Travail demandé>
A - Citez le passage du texte sur la taxonomie verte allant de « En instaurant ces » jusqu'à « une classification claire. » inclus.
B - Répondez brièvement à ces questions sur le texte sur la taxonomie verte :
(i) Quelle autorité contribue à standardiser les pratiques ESG à l'échelle européenne ?
(ii) Quel adjectif qualifie la tentative que représente la taxonomie verte ?
(iii) Que l'UE prévoit-elle d'étendre dans un avenir proche ?
C - Rédigez la suite du texte sur la taxonomie verte à partir de sa dernière phrase.

Texte extrait>

En instaurant ces nouvelles exigences, l’ESMA contribue à standardiser les pratiques ESG à l’échelle européenne. Favorisant ainsi des engagements authentiques et minimisant le risque de greenwashing. Les investisseurs pourront désormais évaluer plus facilement la véritable portée environnementale des fonds. Grâce à des critères homogènes et à une classification claire.
La taxonomie verte comme référence et normalisation des pratiques durables
La taxonomie verte de l’Union européenne est plus qu’un simple outil. Elle représente une tentative ambitieuse de créer un langage commun pour les investissements durables. En fournissant une référence claire pour évaluer la durabilité des activités économiques, la taxonomie permet une meilleure transparence pour les investisseurs, qui peuvent ainsi prendre des décisions éclairées.
Dans un avenir proche, l’UE prévoit d’étendre ses obligations de déclaration en matière de durabilité, ce qui incitera un plus grand nombre d’entreprises à produire des rapports alignés avec la taxonomie. Cela est d’autant plus important à une époque où les investisseurs cherchent de plus en plus à comprendre les implications environnementales de leurs choix d’investissement.

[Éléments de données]
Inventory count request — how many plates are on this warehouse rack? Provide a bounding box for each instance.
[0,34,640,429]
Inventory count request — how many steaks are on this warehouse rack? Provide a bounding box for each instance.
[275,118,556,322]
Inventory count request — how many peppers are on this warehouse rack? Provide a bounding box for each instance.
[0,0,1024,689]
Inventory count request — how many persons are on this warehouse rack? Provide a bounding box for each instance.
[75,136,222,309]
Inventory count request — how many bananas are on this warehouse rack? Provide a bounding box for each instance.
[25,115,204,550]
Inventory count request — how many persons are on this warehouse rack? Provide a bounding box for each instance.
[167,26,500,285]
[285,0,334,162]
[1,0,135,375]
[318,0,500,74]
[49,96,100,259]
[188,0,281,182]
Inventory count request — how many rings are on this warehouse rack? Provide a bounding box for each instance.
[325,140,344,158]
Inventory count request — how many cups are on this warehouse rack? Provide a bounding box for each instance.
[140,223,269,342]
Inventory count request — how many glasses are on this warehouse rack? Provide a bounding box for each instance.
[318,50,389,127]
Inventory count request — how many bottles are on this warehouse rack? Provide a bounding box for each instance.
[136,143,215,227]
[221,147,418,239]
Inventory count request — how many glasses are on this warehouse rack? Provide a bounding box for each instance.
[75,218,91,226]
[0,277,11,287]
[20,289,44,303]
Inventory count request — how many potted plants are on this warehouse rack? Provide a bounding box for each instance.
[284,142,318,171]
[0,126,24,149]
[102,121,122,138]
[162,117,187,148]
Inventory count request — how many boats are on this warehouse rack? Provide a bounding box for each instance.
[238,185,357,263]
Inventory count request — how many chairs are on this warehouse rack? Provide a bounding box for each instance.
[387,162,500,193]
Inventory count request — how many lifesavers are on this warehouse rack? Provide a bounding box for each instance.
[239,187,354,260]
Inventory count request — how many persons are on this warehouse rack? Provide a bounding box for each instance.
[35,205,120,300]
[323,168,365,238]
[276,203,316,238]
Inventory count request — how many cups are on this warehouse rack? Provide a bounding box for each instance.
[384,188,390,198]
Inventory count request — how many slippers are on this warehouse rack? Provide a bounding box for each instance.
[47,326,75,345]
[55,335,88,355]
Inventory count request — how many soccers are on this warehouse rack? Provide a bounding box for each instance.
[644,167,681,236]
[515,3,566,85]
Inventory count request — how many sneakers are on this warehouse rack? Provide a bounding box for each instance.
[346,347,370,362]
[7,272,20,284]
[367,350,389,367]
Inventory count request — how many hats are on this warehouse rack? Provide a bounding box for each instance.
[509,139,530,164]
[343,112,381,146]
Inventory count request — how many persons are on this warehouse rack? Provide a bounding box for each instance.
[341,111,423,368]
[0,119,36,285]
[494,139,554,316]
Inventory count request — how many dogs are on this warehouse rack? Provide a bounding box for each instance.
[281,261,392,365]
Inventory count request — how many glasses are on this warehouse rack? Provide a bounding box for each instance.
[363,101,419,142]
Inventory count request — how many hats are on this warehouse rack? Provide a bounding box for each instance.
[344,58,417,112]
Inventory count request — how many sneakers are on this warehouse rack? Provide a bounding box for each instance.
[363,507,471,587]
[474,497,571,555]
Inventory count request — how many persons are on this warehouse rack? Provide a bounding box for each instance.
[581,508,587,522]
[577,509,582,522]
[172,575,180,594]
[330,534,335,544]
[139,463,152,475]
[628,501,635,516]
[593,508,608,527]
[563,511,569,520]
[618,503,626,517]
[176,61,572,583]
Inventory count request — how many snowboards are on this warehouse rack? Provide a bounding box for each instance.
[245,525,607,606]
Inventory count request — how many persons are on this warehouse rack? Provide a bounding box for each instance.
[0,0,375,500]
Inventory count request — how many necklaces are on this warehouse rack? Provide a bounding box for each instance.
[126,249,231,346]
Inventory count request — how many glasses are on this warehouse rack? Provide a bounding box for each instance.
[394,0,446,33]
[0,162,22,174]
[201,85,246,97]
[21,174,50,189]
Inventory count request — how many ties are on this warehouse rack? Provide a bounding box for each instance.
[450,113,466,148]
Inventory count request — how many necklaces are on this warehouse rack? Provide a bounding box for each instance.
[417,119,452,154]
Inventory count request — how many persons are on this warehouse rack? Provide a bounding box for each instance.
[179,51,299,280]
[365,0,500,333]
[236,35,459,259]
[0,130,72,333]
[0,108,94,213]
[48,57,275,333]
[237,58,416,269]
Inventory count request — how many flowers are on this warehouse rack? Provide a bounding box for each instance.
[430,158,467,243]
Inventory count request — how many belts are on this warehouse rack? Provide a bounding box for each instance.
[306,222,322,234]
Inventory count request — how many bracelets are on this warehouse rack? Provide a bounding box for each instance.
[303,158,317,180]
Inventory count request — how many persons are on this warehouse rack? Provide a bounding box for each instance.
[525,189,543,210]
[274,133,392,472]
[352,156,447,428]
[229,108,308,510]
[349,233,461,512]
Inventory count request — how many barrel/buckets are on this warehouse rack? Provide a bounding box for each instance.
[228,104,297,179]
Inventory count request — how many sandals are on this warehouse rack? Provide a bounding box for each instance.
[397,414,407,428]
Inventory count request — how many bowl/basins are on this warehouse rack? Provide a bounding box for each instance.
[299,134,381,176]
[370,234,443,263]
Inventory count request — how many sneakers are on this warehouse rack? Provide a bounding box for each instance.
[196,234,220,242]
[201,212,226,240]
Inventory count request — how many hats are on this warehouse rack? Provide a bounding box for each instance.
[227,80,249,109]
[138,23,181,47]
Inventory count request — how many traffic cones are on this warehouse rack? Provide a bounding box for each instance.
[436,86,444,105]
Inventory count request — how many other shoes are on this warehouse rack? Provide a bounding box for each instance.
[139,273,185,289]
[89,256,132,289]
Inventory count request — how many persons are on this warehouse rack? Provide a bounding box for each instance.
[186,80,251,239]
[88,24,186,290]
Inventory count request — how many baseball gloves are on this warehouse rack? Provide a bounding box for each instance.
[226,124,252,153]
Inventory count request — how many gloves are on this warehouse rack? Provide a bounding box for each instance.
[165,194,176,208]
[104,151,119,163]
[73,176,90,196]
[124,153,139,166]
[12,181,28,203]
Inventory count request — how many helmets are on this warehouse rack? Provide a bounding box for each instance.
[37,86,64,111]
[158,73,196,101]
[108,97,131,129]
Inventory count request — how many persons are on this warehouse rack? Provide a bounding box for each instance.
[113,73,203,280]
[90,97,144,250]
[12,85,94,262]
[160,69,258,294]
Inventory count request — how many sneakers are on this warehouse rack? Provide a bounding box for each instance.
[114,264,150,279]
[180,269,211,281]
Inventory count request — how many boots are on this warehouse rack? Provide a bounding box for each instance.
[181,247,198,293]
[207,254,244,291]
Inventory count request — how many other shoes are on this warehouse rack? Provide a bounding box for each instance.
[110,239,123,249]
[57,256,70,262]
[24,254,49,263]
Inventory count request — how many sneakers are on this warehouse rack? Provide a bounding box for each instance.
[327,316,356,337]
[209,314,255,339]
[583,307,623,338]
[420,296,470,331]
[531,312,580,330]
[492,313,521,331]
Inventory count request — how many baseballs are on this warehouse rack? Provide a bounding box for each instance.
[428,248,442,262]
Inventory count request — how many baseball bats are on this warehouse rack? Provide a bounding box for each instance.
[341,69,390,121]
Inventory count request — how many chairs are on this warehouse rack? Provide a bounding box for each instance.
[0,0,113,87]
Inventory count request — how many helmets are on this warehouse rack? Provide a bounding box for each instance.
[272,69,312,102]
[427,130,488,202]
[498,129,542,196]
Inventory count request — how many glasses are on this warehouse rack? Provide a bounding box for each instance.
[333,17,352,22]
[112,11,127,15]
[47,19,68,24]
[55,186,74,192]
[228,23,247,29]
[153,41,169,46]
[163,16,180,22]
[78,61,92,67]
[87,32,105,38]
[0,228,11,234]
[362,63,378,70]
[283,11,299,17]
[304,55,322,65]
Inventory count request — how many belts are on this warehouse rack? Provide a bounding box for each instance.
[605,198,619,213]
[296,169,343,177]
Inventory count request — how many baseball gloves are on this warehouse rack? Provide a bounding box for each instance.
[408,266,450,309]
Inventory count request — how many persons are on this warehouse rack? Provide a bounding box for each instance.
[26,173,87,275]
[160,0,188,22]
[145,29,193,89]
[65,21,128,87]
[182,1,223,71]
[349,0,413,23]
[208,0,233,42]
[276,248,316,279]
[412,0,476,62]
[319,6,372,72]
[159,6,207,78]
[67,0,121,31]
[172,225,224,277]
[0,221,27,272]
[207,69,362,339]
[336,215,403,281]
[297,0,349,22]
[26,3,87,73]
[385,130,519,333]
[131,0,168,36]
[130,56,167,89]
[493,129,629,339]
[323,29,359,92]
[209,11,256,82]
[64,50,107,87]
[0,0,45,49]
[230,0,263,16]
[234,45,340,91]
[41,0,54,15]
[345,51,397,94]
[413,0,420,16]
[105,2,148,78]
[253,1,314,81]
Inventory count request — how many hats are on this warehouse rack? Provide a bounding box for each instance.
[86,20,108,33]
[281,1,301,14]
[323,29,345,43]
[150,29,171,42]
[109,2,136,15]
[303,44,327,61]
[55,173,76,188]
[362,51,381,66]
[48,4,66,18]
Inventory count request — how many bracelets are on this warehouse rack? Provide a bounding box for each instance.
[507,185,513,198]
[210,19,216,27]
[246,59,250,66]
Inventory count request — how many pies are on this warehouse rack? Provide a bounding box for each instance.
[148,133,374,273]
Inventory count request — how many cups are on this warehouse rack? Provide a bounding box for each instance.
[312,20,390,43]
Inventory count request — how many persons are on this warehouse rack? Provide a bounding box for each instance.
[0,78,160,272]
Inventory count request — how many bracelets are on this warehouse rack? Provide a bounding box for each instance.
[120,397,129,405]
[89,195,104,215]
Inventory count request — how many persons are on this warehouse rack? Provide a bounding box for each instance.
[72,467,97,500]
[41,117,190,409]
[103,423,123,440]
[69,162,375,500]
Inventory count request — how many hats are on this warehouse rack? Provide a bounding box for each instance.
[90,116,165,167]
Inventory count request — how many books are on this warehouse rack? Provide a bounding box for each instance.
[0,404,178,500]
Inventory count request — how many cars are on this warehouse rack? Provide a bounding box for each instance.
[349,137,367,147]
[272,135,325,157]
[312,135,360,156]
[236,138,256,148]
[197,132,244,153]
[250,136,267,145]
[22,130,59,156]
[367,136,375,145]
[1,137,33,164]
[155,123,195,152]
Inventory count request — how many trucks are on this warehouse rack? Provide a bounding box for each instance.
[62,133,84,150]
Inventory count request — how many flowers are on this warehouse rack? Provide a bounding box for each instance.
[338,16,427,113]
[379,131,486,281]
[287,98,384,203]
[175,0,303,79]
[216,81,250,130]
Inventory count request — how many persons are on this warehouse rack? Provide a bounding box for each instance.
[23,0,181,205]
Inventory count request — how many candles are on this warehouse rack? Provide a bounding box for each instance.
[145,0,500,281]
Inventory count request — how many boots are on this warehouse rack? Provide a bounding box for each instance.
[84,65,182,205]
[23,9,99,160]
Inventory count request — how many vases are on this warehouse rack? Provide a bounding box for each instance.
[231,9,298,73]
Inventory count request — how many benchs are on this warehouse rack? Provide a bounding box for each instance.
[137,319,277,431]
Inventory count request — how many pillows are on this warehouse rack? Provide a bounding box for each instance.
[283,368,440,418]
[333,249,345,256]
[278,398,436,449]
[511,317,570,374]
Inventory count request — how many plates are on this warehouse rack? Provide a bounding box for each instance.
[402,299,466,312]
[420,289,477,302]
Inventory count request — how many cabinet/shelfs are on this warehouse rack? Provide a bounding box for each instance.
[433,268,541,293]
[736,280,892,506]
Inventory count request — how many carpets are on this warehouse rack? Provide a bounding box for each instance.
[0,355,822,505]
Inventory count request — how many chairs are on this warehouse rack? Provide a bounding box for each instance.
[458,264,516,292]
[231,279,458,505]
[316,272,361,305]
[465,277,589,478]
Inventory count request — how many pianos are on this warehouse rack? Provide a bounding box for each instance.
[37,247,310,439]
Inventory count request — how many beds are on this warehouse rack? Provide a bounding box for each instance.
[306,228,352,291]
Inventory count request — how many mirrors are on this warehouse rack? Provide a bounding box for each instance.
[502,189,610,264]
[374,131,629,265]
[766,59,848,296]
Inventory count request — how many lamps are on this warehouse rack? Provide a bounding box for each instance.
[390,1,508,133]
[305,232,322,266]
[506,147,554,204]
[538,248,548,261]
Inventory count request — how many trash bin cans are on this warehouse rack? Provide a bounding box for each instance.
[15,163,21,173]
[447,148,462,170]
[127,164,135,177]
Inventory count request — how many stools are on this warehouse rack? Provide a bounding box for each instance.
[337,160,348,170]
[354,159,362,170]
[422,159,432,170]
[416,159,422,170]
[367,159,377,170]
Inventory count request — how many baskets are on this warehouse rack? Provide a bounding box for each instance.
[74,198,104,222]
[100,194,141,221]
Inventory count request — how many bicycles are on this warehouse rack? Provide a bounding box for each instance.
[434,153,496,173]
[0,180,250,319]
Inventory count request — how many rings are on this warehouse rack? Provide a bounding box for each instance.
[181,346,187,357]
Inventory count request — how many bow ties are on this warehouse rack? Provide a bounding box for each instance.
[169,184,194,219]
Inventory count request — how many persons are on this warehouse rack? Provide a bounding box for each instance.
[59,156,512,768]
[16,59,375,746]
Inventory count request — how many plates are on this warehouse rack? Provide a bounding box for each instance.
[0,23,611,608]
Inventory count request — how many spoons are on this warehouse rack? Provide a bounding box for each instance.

Résultats obtenus>
A -
En instaurant ces nouvelles exigences, l’ESMA contribue à standardiser les pratiques ESG à l’échelle européenne. Favorisant ainsi des engagements authentiques et minimisant le risque de greenwashing. Les investisseurs pourront désormais évaluer plus facilement la véritable portée environnementale des fonds. Grâce à des critères homogènes et à une classification claire.

B -
(i) L'ESMA.
(ii) Ambitieuse.
(iii) Ses obligations de déclaration en matière de durabilité.

C -
En outre, la directive européenne sur la due diligence durable, qui doit être mise en œuvre d’ici 2027, imposera aux entreprises d’évaluer l’impact environnemental de leurs chaînes d’approvisionnement. Cette directive encouragera les sociétés à adopter une approche plus holistique, intégrant des critères de durabilité à chaque étape de leurs opérations. Selon Bruno Boggiani, cette approche est un levier indispensable : « La taxonomie verte offre une base solide pour mesurer l’impact des investissements, mais une application cohérente et universelle est indispensable pour restaurer la confiance des investisseurs. »
La trajectoire des fonds d’investissement ESG
La trajectoire des fonds d’investissement ESG en Europe est marquée par des avancées significatives, mais également par des défis qui persistent. L’alignement des investissements avec la taxonomie verte, bien que nécessaire, n’est pas encore généralisé et les disparités sectorielles soulignent la nécessité d’une approche sur mesure. En parallèle, l’engagement des fonds à réduire leurs émissions de gaz à effet de serre et les nouvelles régulations de l’ESMA renforcent la transparence et la crédibilité des fonds durables.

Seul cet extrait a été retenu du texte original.